It is a capital mistake to theorize before one has data. Insensibly one begins to twist facts to suit theories, instead of theories to suit facts.
Sir Arthur Conan Doyle, Author of Sherlock Holmes stories
|
A Subgraph From Neo4j's Browser |
Just as Sir Arthur Conan Doyle's character, Sherlock Holmes, manically collects facts and evidence to prove theories, we find ourselves doing much of the same today except on a much larger scale
— web scale. The web is an ever growing expanse of facts and evidence. It is at our disposal to observe without much of a challenge, but to store it and retrieve it in a way that answers the big questions, that's challenging.
Continuing on from
Building a Graph-based Reporting Platform: Part I, I posed some questions related to understanding how to build great community experiences around Neo4j using Meetup.com for local events. I presented an idea to use Neo4j to build a platform that could help us understand the demand for presenting compelling content at events.
Compelling content is at the core of great community experiences. That content fuels the conversations between people, ideas begin to flow, and innovation is born.
My idea was to build an open-source platform that would poll public APIs, translate collected data into a graph, and store it in a graph database to be analyzed, queried, and visualized over time. The first component of this architecture is the
Data Import Scheduler, which this post describes in detail.
Polling Data From Public APIs
Let's start out by answering a basic question.
What does the data import scheduler do?
The analytics data import scheduler is a Node.js process that can be hosted for free on Heroku and is responsible for collecting time-based statistics from a public API. In this case, the Meetup.com REST API exposes a set of methods that provide a momentary snapshot into the number of members that a group has at the time of the request. The data import scheduler polls this endpoint once a day to retrieve Meetup group statistics to later be used for time-based analysis from our graph database,
Neo4j.
As illustrated in the diagram below, the Node.js application wakes up once a day and checks in with the Meetup.com REST API.
The scheduler process polls Meetup.com's REST API daily. An HTTP GET request is dispatched for each city we're tracking, returning a JSON formatted response for groups in those cities. The JSON data for each group is then translated into a subgraph, formatted as
Neo4j's Cypher query language. The Cypher query is then sent as a transaction to Neo4j and updates a snapshot of the group's stats for that day.

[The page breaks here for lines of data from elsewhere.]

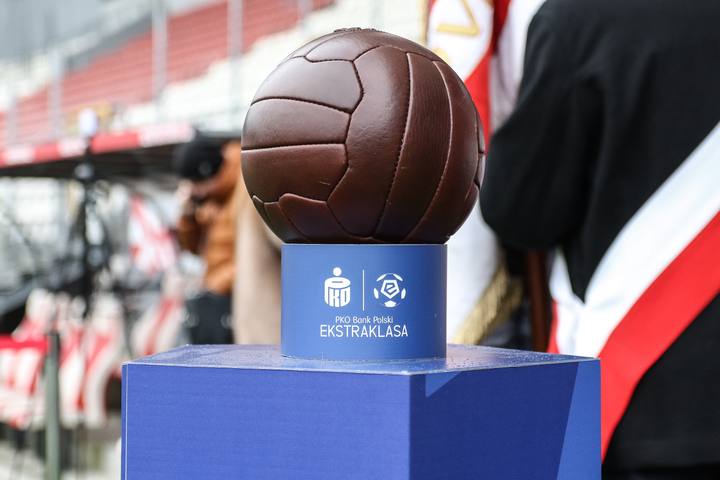 Football. Cracovia. Training. 01.01.2026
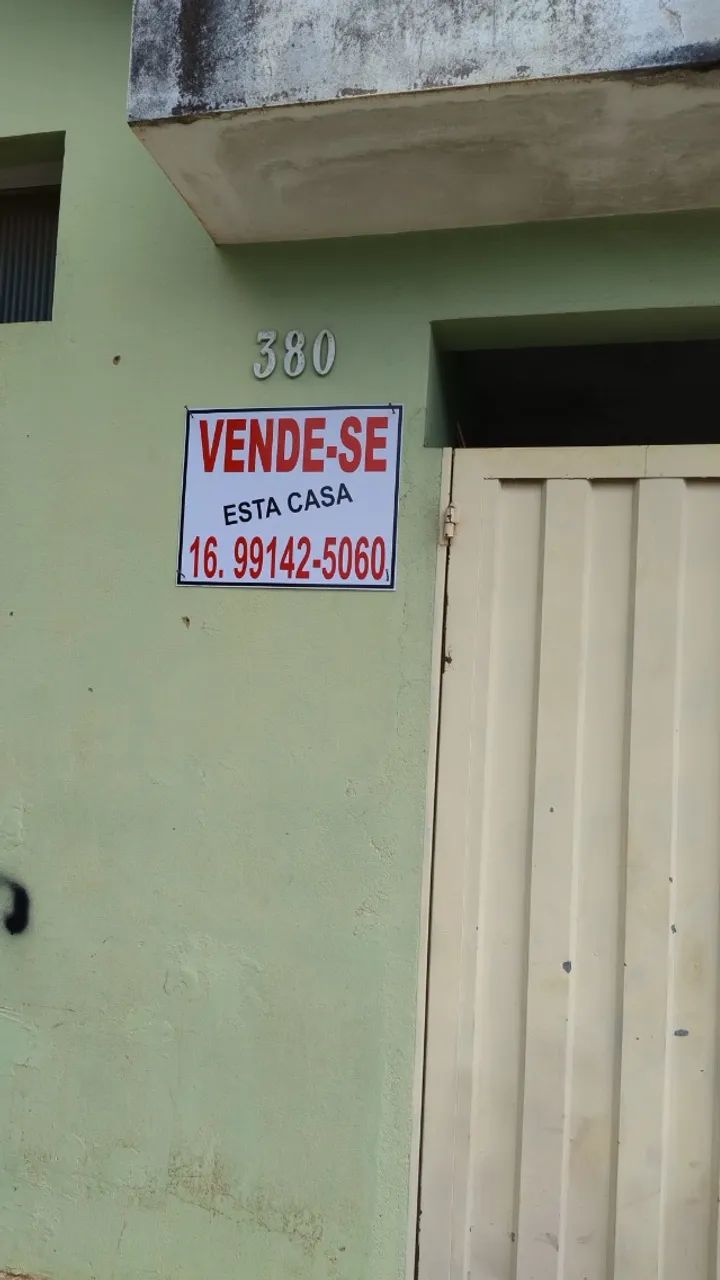 Foto - Batatais - Vila Maria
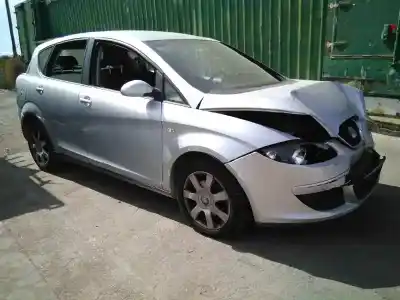 Veículo de Sucata seat toledo (5p2) stylance / style do ano 2006 alimentado bjb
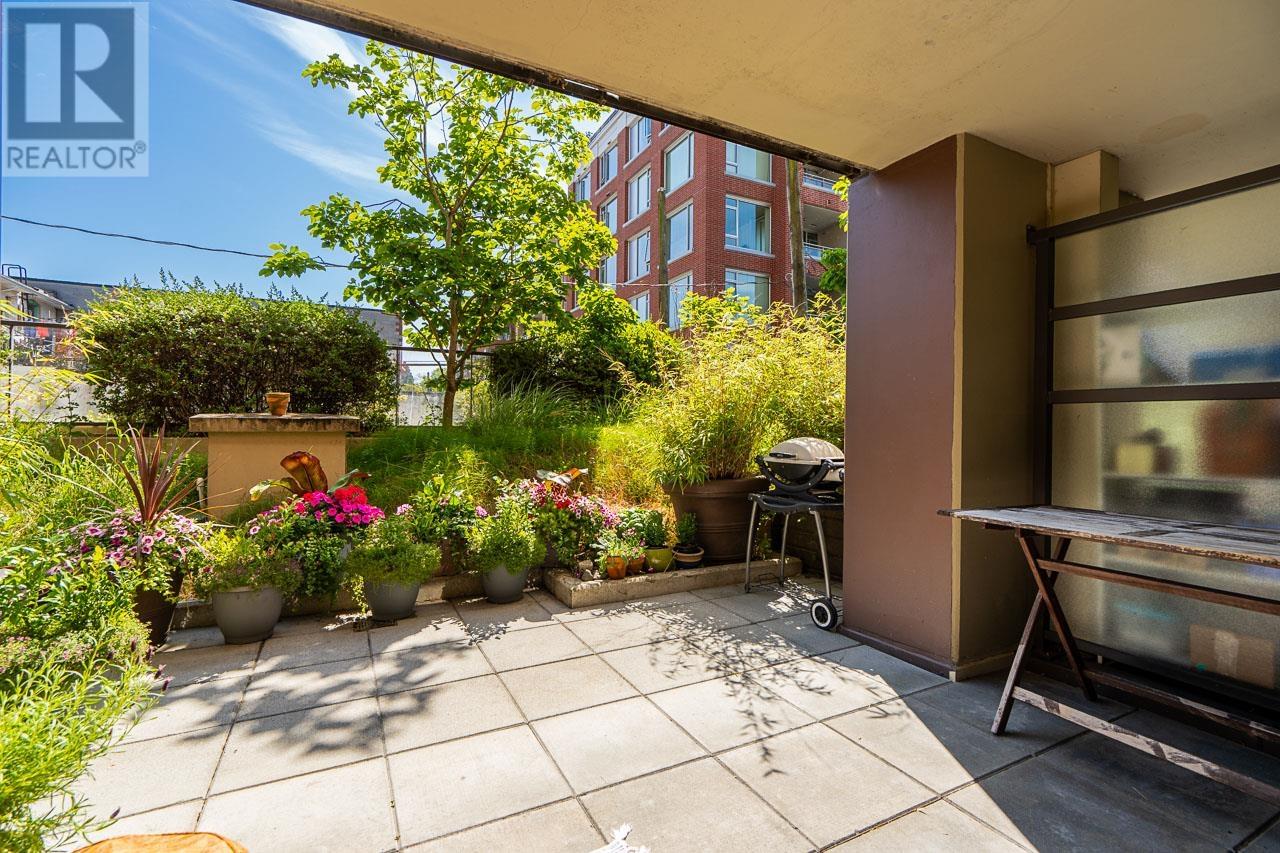 209 718 Main Street, Vancouver, British Columbia  V6A 0B1 - Photo 22 - R3014876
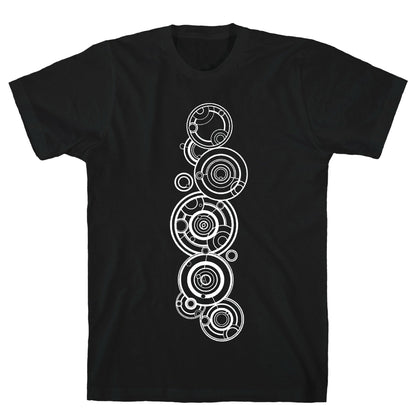 The Doctor's Name T-Shirt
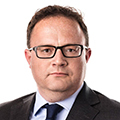 Gareth Powell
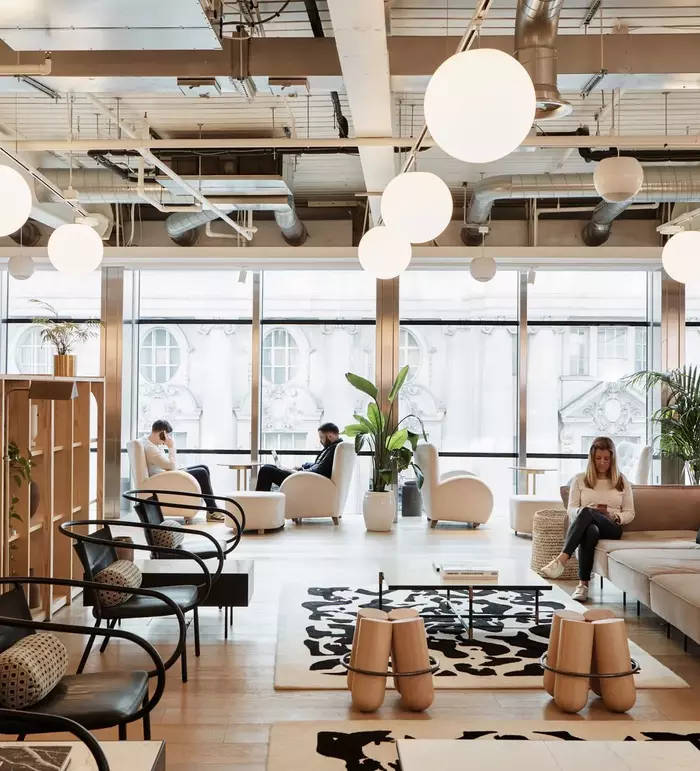 A Guide to Flexible Office Space: Benefits, Solutions & Costs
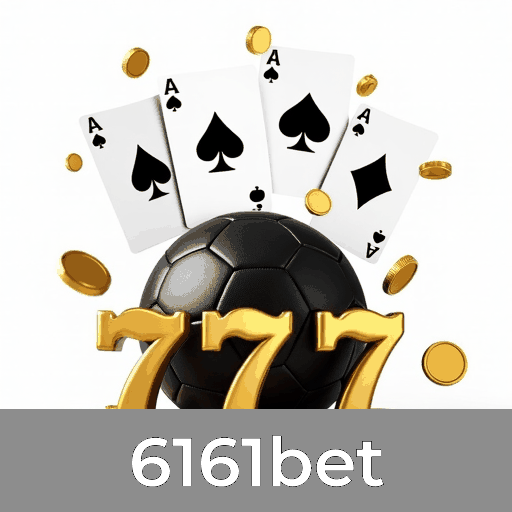 6161bet: Experimente Bônus Generosos e Ofertas Exclusivas!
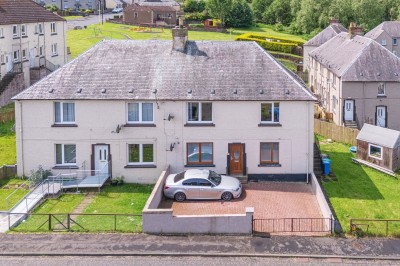 View full details for Primmer Place, Cowdenbeath, Fife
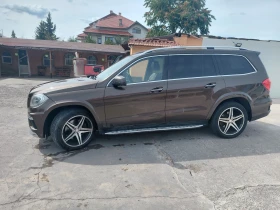 Mercedes-Benz GL 350, снимка 6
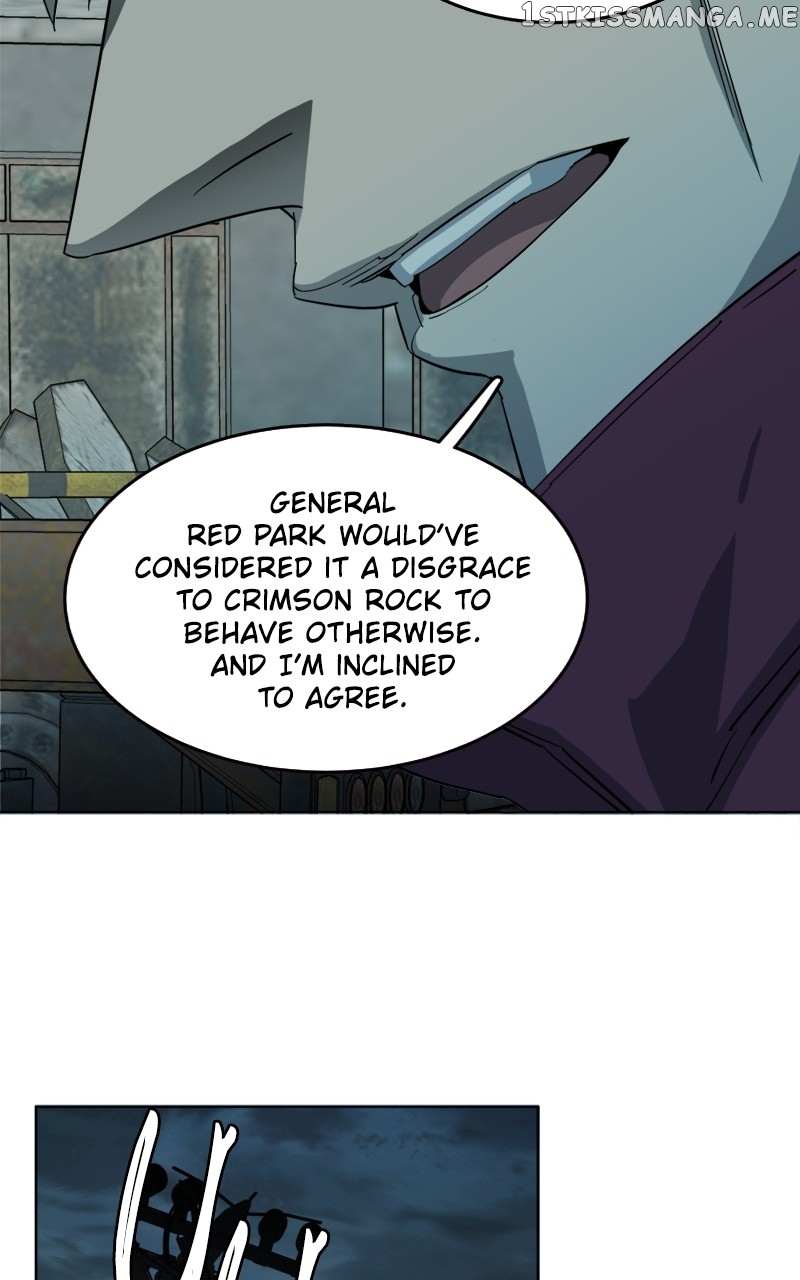 Parallel City chapter 103 page 93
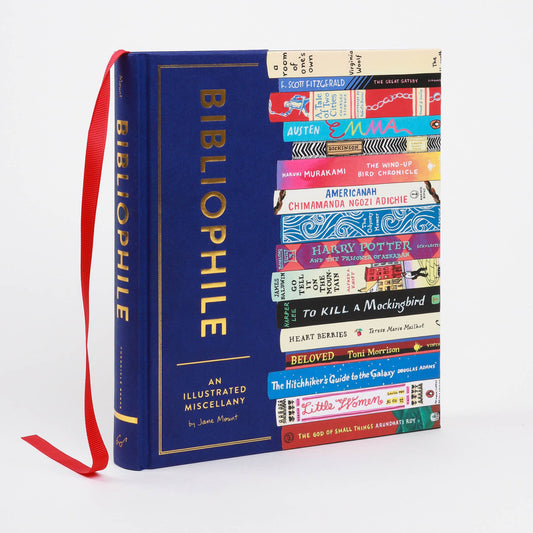 Bibliophile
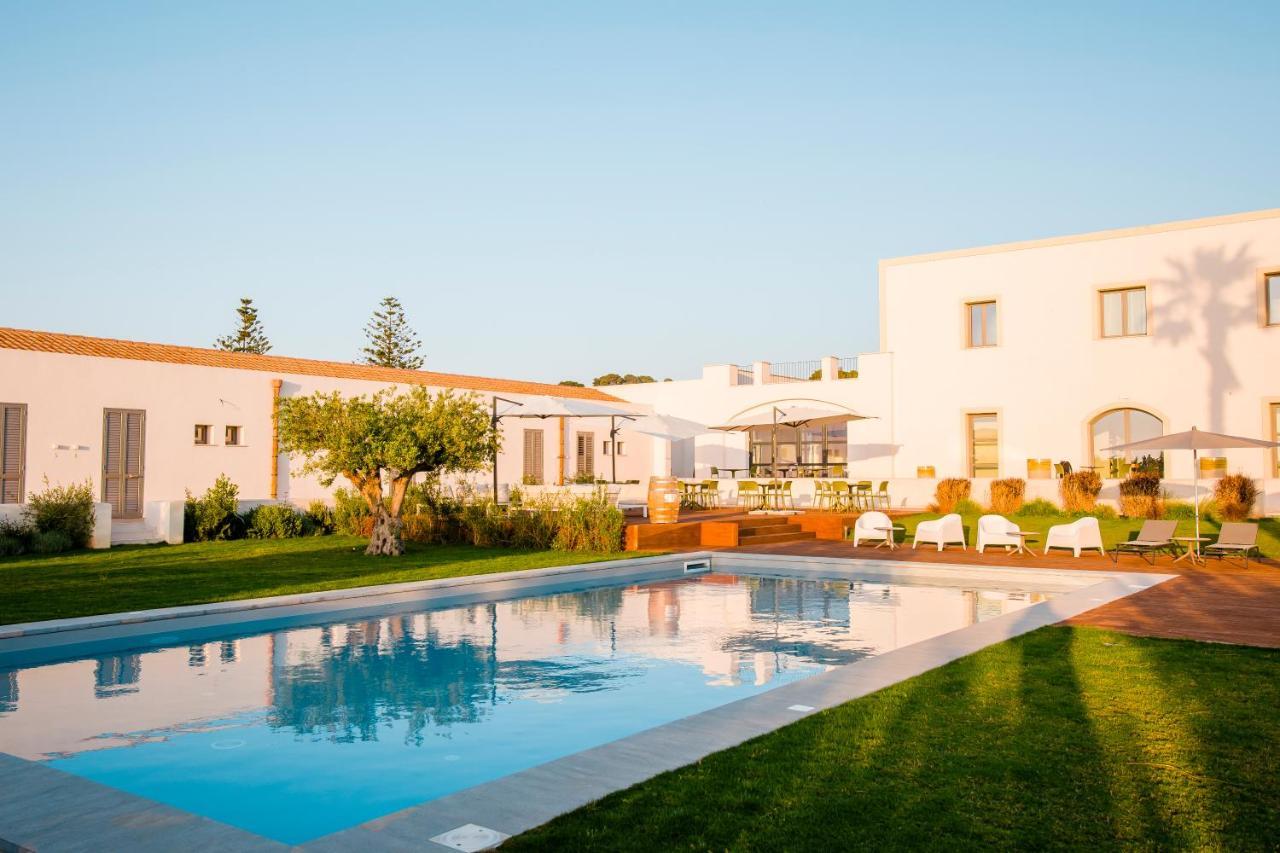 Hotel Baglio Custera Marsala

Importing a Meetup Group's Subgraph
The image below is a visualization of a Meetup group's subgraph, translated from JSON data polled on an arbitrary date.
|
Graph Database - San Francisco on 4/28/2014 |
We see that the group has a set of topic nodes, which may already exist within the database. The subgraph must be merged into the larger graph without duplicating any nodes. Using Cypher's
MERGE clause we can get or create nodes, which is useful for expanding our graph's connected data. Each topic will collect more groups as new subgraphs are merged for daily imports. The same is also true for both day and location nodes.
After a few days of scheduled imports, a group's subgraph begins to take shape. As day nodes are connected to the previous day's node, membership statistics are connected.
|
A Meetup Group Statistics Subgraph, 4/23 to 4/28 |
The data import scheduler application is open-source and
available on GitHub. Also,
full documentation is available to help you get started with customizing your own graph-based reporting platform.
All analysis on the temporal stats collected from the data import scheduler is performed within the
REST API module of the reporting platform. It also safely exposes the graph database to a front-end web dashboard, consumed from client-side JavaScript. The REST API uses
Swagger, which is a specification and complete framework for describing, producing, consuming, and visualizing RESTful web services.